New vampires are beginning to serve a function for those outside their group, too. As with Goths, horror-movie fans and role-playing gamers, they are demonised and labelled "evil" and dangerous by some sections of the media. This seems to mark a return to the vampire as a scapegoat for social ills. Sadly, I suspect it represents an avoidance of responsibility and a denial of the more likely explanations for criminal behaviour. Also, unlike vampires of old, real vampires and vampire enthusiasts can be hurt by attacks against them.
As for the question of why their number is expanding, one reason may be the ever-increasing popularity of fictional accounts, particularly the TV series Buffy the Vampire Slayer . The modern media vampire is an attractive, sexy creature, often used as a metaphor for human anxieties about issues such as sexuality and addiction.
The internet also has a big role in bringing together people with similar experiences and providing them with ways to make sense of their experiences.
Of course, the current enthusiasm for all things vampire is reflected in increasing academic interest in the area.
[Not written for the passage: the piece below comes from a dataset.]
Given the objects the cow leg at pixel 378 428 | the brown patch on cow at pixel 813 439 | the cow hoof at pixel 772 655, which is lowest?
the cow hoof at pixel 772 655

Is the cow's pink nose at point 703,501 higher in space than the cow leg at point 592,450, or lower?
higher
In the past year, there have been several conferences on topics such as Dracula and Buffy, and I am helping to organise a conference on vampires in Budapest next week.
Whatever the appeal of the vampire subculture to academics, the attraction of this lifestyle is summed up by one enthusiastic member of the scene:
"These beautiful creatures... seem to be both vulnerable and dangerous at the same time. People can identify with them, with the sense of being different, not quite fitting in with today's society."
Meg Barker is a lecturer in psychology and media studies at University College Worcester and writes on alternative subcultures and sexualities.